GOAL OF THE EXERCISE
Pull out each line of the entries below that contains the word "fabric". Match the case exactly.
----- STORED RECORDS -----
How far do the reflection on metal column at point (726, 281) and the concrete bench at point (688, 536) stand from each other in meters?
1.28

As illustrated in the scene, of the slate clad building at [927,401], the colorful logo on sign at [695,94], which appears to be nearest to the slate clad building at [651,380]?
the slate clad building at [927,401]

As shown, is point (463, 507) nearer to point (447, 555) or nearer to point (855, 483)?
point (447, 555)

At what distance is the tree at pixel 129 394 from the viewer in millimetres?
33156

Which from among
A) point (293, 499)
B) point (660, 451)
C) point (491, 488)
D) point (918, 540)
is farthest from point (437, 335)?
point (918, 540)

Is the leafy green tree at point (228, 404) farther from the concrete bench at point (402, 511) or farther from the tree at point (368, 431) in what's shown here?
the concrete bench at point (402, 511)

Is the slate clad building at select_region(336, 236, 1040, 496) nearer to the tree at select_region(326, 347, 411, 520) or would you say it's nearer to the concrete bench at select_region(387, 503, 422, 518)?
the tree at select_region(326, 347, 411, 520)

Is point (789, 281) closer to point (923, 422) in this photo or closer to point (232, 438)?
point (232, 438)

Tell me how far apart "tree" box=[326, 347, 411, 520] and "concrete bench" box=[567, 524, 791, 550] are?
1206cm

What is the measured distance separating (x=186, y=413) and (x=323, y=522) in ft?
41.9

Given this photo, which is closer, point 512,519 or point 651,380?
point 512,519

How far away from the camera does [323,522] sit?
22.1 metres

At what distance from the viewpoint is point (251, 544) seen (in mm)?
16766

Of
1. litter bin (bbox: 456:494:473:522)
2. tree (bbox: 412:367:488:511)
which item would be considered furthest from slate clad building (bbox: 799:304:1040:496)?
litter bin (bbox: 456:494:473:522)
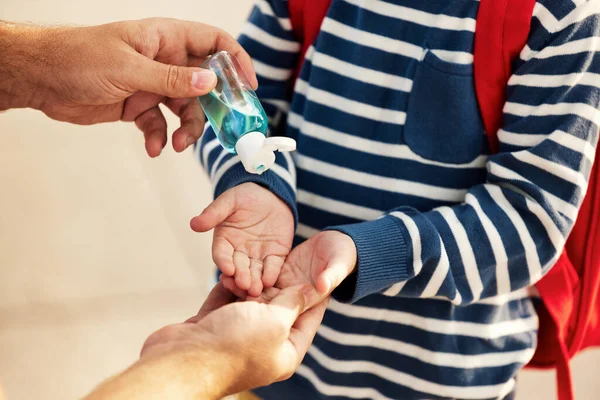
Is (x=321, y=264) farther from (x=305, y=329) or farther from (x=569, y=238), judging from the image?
(x=569, y=238)

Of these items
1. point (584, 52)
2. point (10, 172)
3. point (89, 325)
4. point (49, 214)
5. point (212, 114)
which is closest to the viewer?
point (584, 52)

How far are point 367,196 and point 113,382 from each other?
Answer: 41cm

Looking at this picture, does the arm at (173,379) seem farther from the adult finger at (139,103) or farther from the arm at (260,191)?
the adult finger at (139,103)

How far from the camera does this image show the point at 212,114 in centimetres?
84

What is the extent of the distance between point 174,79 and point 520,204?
1.48 feet

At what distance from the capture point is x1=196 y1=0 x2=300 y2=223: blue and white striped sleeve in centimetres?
86

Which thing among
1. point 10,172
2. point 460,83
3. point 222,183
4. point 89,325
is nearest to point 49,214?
point 10,172

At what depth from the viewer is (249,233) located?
2.72ft

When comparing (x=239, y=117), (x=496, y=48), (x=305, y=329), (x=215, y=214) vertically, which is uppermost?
(x=496, y=48)

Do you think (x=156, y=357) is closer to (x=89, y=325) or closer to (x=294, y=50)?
(x=294, y=50)

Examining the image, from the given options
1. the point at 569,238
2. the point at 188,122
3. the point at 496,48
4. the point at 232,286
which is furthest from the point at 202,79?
the point at 569,238

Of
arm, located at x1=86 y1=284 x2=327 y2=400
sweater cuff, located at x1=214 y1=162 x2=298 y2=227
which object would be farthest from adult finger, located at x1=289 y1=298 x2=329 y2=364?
sweater cuff, located at x1=214 y1=162 x2=298 y2=227

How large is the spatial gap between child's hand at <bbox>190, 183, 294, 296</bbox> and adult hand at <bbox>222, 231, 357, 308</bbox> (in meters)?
0.02

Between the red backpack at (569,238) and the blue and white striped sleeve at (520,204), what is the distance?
0.02 m
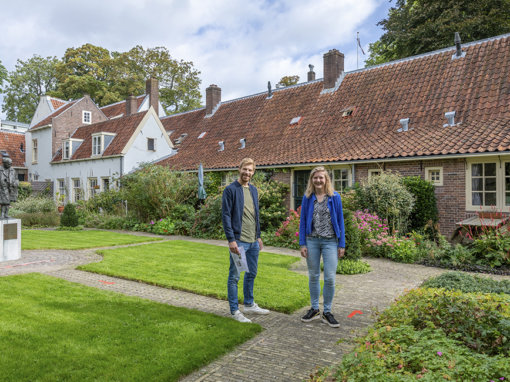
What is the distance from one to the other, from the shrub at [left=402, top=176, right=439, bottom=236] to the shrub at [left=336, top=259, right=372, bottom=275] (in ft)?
13.6

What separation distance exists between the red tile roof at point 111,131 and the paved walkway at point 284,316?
1371 cm

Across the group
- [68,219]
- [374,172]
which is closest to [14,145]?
[68,219]

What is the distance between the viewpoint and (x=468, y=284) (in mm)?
5711

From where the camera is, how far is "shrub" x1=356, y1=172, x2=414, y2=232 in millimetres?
11164

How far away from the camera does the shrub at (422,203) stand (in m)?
11.6

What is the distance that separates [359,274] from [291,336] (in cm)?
403

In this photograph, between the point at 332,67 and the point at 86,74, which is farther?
the point at 86,74

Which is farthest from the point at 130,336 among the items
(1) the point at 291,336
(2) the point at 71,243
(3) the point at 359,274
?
(2) the point at 71,243

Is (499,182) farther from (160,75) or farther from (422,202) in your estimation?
(160,75)

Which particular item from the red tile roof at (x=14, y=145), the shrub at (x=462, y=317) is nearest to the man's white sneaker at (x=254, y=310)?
the shrub at (x=462, y=317)

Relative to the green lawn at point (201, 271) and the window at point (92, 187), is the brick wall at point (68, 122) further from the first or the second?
the green lawn at point (201, 271)

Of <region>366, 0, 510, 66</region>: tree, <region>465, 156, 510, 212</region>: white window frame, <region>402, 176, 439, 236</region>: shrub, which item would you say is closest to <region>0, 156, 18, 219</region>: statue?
<region>402, 176, 439, 236</region>: shrub

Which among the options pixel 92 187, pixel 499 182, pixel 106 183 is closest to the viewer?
pixel 499 182

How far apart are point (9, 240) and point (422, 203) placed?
1099cm
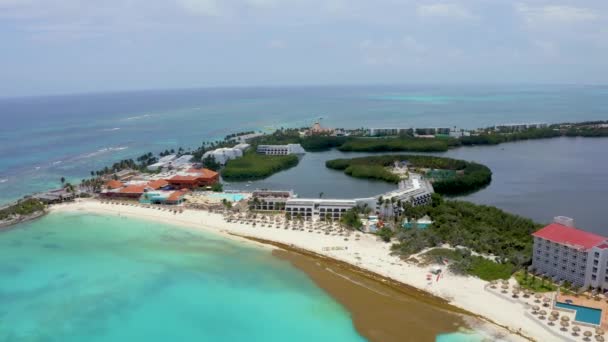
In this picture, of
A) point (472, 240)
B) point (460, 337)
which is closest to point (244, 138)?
point (472, 240)

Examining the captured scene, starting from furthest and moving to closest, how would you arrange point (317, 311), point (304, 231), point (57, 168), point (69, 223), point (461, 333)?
point (57, 168) → point (69, 223) → point (304, 231) → point (317, 311) → point (461, 333)

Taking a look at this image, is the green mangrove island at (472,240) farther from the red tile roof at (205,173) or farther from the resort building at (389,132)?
the resort building at (389,132)

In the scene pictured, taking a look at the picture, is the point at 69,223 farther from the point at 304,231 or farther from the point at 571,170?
the point at 571,170

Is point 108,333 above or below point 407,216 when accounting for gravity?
below

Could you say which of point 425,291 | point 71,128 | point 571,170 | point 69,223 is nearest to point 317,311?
point 425,291

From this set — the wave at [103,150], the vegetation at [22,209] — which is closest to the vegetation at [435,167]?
the vegetation at [22,209]

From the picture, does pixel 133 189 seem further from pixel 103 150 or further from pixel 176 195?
pixel 103 150
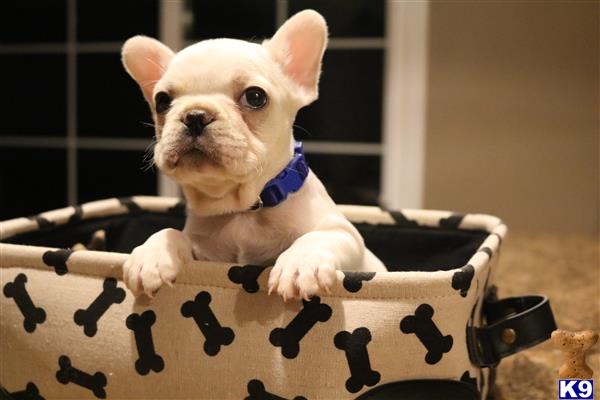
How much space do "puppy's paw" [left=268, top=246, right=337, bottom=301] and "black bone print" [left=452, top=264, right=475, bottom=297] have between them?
13 cm

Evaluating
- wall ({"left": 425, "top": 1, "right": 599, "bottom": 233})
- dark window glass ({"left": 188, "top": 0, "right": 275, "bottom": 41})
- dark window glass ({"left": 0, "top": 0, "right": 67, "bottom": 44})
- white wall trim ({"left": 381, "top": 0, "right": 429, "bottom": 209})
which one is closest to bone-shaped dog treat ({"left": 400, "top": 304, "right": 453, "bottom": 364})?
wall ({"left": 425, "top": 1, "right": 599, "bottom": 233})

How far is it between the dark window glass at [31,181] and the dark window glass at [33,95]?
103 mm

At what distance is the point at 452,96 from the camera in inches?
97.3

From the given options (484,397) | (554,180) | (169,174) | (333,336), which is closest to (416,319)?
(333,336)

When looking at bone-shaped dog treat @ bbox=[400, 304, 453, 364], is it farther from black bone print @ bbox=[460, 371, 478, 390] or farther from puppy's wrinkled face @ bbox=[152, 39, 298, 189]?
puppy's wrinkled face @ bbox=[152, 39, 298, 189]

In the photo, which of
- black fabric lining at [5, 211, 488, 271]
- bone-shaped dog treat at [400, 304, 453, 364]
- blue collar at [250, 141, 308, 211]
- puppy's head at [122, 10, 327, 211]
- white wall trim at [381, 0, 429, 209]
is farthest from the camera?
white wall trim at [381, 0, 429, 209]

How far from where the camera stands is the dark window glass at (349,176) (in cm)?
283

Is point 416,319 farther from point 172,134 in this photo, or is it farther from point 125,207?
point 125,207

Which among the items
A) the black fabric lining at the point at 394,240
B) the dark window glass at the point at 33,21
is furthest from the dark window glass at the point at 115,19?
the black fabric lining at the point at 394,240

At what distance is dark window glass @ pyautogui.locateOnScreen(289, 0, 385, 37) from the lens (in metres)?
2.69

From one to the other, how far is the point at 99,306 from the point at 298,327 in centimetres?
25

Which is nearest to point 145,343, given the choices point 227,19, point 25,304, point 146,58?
point 25,304

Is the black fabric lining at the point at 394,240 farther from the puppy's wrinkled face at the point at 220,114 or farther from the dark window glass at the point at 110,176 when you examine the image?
the dark window glass at the point at 110,176

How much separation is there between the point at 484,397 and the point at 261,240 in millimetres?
353
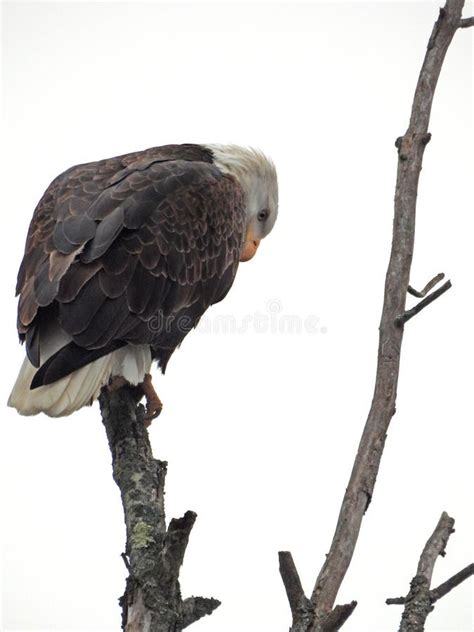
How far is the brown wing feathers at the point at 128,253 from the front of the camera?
4586mm

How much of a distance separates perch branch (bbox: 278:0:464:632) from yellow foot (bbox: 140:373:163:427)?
187 cm

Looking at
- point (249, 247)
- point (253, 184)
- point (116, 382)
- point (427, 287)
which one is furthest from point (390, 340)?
point (249, 247)

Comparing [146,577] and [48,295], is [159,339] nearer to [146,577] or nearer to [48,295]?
[48,295]

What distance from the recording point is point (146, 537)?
3650mm

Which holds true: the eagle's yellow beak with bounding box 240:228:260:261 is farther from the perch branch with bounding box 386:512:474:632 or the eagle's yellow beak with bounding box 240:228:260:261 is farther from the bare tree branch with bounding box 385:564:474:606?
the bare tree branch with bounding box 385:564:474:606

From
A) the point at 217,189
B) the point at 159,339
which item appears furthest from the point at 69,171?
the point at 159,339

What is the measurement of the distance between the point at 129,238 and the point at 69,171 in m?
0.93

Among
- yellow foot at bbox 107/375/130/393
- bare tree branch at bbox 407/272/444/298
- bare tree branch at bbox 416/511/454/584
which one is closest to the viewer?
bare tree branch at bbox 416/511/454/584

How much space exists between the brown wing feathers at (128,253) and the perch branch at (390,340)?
1.53m

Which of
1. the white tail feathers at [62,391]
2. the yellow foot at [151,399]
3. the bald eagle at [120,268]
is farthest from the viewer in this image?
the yellow foot at [151,399]

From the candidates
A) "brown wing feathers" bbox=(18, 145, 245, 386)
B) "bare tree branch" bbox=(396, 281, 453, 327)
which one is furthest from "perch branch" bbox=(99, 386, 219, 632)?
"bare tree branch" bbox=(396, 281, 453, 327)

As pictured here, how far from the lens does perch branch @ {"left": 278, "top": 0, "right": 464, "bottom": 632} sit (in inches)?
123

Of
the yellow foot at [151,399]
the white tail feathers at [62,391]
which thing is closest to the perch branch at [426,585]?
the white tail feathers at [62,391]

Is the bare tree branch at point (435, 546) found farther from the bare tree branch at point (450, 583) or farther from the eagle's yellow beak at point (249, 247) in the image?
→ the eagle's yellow beak at point (249, 247)
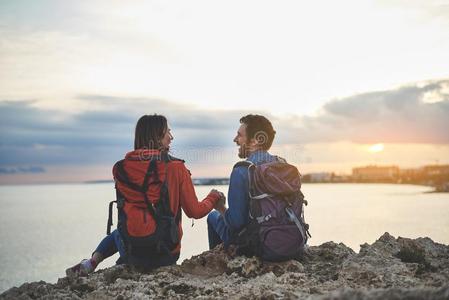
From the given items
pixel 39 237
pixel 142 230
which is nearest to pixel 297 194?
pixel 142 230

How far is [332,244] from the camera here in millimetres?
7527

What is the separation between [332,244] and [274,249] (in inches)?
73.0

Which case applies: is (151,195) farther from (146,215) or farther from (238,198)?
(238,198)

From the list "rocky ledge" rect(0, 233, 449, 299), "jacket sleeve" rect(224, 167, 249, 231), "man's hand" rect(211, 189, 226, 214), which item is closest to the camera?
"rocky ledge" rect(0, 233, 449, 299)

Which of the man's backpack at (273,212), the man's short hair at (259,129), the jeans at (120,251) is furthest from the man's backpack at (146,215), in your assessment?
the man's short hair at (259,129)

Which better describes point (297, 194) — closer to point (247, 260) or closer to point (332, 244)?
point (247, 260)

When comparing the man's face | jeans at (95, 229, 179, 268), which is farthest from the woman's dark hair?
jeans at (95, 229, 179, 268)

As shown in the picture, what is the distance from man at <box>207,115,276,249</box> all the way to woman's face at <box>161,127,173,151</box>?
834 millimetres

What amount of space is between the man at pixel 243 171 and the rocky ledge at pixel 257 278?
395 mm

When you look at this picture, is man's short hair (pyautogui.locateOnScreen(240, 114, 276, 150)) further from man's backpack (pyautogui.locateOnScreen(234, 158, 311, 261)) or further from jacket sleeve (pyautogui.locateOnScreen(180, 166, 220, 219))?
jacket sleeve (pyautogui.locateOnScreen(180, 166, 220, 219))

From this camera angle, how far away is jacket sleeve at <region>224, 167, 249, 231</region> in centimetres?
585

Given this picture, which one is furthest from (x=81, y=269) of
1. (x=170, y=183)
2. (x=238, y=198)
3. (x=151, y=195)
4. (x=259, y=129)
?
(x=259, y=129)

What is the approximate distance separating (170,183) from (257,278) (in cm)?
153

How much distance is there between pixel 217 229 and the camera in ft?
20.9
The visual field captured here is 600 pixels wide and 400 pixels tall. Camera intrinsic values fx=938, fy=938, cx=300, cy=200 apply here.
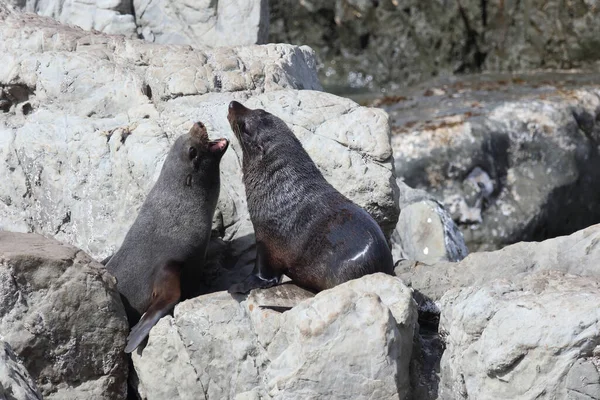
-----
TASK RESULT
- black fabric lining at [5, 211, 488, 271]
A) the black fabric lining at the point at 394,240
the black fabric lining at the point at 394,240
Is the black fabric lining at the point at 394,240 farther from the puppy's wrinkled face at the point at 220,114 or farther from the dark window glass at the point at 110,176 when you examine the image?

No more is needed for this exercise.